Find the length of the curve intersection of cone and cylinder

Question

Given a cone z = $\sqrt{x^2+y^2}$ which intersects with $x^2+y^2-2ay=0$ and $a>0$ . If C is the curve of that intersection, then set up the integral or integrals for finding the length of this curve. I thought about a line integral but I wasn't able to parametrize the curve

Answer 1

The given $x^2+y^2-2ay$ describes a upright vertical cylinder centered on the $y$-axis at $(0,a,0)$ with radius $a$. Being vertical means the axis of the cylinder is parallel to $z$-axis.

The natural parametrization of any point of the 2-dim surface of the cylinder is $(\text{angle}, \text{height})$:$$(a \sin t,\, a(1 - \cos t),\, z)$$ where the parameter $t$ is the angle made with $-\hat{y}\,$ such that $t = 0$ starts at the origin and rotates counter-clockwise viewed from above.

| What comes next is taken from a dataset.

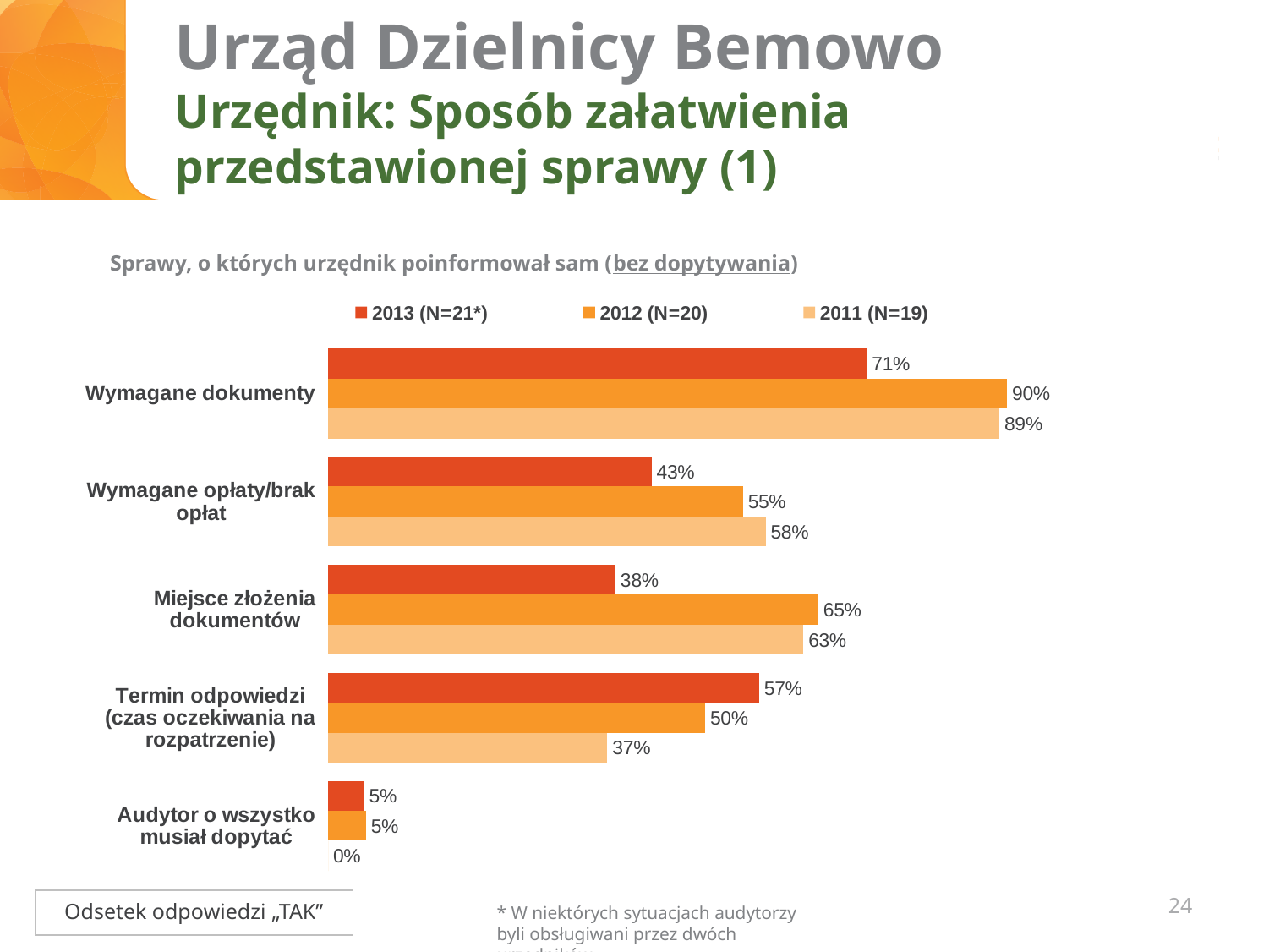
What is the difference between the 2011 (N=19) and 2013 (N=21*) values for Wymagane opłaty/brak opłat? 15 percentage points What is the value for Miejsce złożenia dokumentów in the 2012 (N=20) series? 65% How many categories are shown on the chart? 5 What kind of chart is shown on the slide? Bar chart Which is larger for Termin odpowiedzi (czas oczekiwania na rozpatrzenie): the 2013 (N=21*) value or the 2011 (N=19) value? 2013 (N=21*) Which category has the highest value in the 2012 (N=20) series? Wymagane dokumenty What is the value for Termin odpowiedzi (czas oczekiwania na rozpatrzenie) in the 2011 (N=19) series? 37% How many series does the legend list? 3 Which category has the lowest value in the 2011 (N=19) series? Audytor o wszystko musiał dopytać What is the value for Wymagane dokumenty in the 2013 (N=21*) series? 71% What is the difference between the 2012 (N=20) and 2013 (N=21*) values for Wymagane dokumenty? 19 percentage points What is the title of the chart? Sprawy, o których urzędnik poinformował sam (bez dopytywania)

Now, the intersection of the cylinder with the cone $z = \sqrt{x^2 + y^2}$ conveniently gives $z = \sqrt{2ay}$ just by definition of $x^2 + y^2 - 2ay = 0$. Therefore, the intersection curve $\mathcal{C}$ can be parametrized as$$a(\sin t,\, 1 - \cos t,\, \sqrt{2(1- \cos t)})$$

Now you can set up the arc length integral as \begin{align*} \int\sqrt{\mathrm{d}x^2 + \mathrm{d}y^2 + \mathrm{d}z^2} &= \int \sqrt{ \bigl( \frac{\mathrm{d}x}{\mathrm{d}t} \bigr)^2 + \bigl( \frac{\mathrm{d}y}{\mathrm{d}t} \bigr)^2 + \bigl( \frac{\mathrm{d}z}{\mathrm{d}t} \bigr)^2 }\,\mathrm{d}t \\ &= a \sqrt{ (\cos t)^2 + (\sin t)^2 + \frac{ \sin^2 t }{2(1 - \cos t) } } \,\mathrm{d}t \\ & = \frac{ a }{ \sqrt{2} } \int \sqrt{3 + \cos t} \,\mathrm{d}t \end{align*}

I guess this is a calculus exercise that only requires you to set up the integral. In case you haven't notice, the intersection $\mathcal{C}$ is an ellipse, and the this is an elliptic integral that has no closed form in elementary functions.

The complete curve length (integrating $t = 0$ to $2\pi$) is $4\sqrt{2}\,a\,E\left(\frac12\right)$, where $E(m)$ is the complete elliptic integral of the 2nd kind (if you prefer wiki, see this). Numerically, $E\left(\frac12\right) \approx 1.350643881\ldots$